▶ MATERIAL TO PROCESS:
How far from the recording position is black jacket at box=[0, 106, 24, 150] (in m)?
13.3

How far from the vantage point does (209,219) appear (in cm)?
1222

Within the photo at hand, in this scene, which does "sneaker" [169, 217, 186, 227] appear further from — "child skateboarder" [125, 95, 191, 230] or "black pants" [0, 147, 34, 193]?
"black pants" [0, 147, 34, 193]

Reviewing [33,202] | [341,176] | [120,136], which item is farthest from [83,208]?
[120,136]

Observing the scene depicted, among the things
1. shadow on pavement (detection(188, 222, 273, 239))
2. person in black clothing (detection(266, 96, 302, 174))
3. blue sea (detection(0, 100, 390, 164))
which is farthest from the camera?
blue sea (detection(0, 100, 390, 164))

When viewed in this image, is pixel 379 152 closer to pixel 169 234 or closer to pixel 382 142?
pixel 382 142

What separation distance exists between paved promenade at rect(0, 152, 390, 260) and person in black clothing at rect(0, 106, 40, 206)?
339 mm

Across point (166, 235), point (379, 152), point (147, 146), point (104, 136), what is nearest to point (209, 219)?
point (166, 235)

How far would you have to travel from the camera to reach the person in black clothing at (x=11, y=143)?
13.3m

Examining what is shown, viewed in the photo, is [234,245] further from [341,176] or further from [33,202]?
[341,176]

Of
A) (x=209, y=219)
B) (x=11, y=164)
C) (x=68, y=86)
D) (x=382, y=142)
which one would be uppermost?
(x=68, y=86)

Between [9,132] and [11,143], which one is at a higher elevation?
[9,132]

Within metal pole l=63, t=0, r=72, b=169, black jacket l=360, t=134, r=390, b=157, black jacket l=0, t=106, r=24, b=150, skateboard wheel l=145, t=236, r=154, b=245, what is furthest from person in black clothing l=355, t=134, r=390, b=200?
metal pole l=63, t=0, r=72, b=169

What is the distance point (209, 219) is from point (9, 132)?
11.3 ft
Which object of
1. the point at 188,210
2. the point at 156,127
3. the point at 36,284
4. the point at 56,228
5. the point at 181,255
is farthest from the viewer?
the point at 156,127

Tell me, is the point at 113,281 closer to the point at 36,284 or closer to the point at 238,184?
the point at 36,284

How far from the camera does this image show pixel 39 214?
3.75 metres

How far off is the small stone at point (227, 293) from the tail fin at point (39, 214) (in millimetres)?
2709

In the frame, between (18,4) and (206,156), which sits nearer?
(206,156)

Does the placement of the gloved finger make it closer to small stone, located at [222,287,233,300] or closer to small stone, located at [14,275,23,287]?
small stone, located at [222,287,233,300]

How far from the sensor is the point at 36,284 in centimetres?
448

▶ STATED TASK: Restate the whole listing exactly.

▶ THE REPLY:
How far from the recording position is black jacket at box=[0, 106, 24, 150] (in m)?
13.3

How far from the vantage point does (209,219) appear (in cm)?
1222

Within the photo at hand, in this scene, which does "sneaker" [169, 217, 186, 227] appear further from — "child skateboarder" [125, 95, 191, 230] or "black pants" [0, 147, 34, 193]?
"black pants" [0, 147, 34, 193]

Reviewing [33,202] | [341,176] | [120,136], which item is farthest from [83,208]?
[120,136]

Observing the scene depicted, among the things
1. shadow on pavement (detection(188, 222, 273, 239))
2. person in black clothing (detection(266, 96, 302, 174))
3. blue sea (detection(0, 100, 390, 164))
which is farthest from the camera?
blue sea (detection(0, 100, 390, 164))

When viewed in this image, is pixel 379 152 closer to pixel 169 234 or closer to pixel 382 142?
pixel 382 142

What separation distance exists between paved promenade at rect(0, 152, 390, 260) and person in black clothing at rect(0, 106, 40, 206)?
339 mm

Across point (166, 235), point (379, 152), point (147, 146), point (104, 136), what is nearest to point (209, 219)?
point (166, 235)

How far would you have to travel from the camera to reach the person in black clothing at (x=11, y=143)?
13.3m

Examining what is shown, viewed in the photo, is [234,245] further from [341,176] or further from [33,202]?
[341,176]

Of
A) (x=209, y=219)
B) (x=11, y=164)
C) (x=68, y=86)
D) (x=382, y=142)
which one would be uppermost?
(x=68, y=86)

Between [9,132] and [11,143], which one is at a higher elevation?
[9,132]

Within metal pole l=63, t=0, r=72, b=169, black jacket l=360, t=134, r=390, b=157, black jacket l=0, t=106, r=24, b=150, skateboard wheel l=145, t=236, r=154, b=245, what is furthest from person in black clothing l=355, t=134, r=390, b=200?
metal pole l=63, t=0, r=72, b=169

What is the distance point (209, 219) is from point (9, 132)?
11.3 ft
Which object of
1. the point at 188,210
2. the point at 156,127
3. the point at 36,284
4. the point at 56,228
5. the point at 181,255
is farthest from the viewer?
the point at 156,127

Tell me, is the point at 113,281 closer to the point at 36,284 or closer to the point at 238,184?
the point at 36,284

How far from the camera does this image show pixel 39 214?
3.75 metres

How far off is the small stone at point (227, 293) from the tail fin at point (39, 214) (in millimetres)?
2709

In the frame, between (18,4) and (206,156), which sits nearer?
(206,156)

Does the placement of the gloved finger make it closer to small stone, located at [222,287,233,300] or closer to small stone, located at [14,275,23,287]?
small stone, located at [222,287,233,300]

How far from the sensor is the point at 36,284 in centimetres?
448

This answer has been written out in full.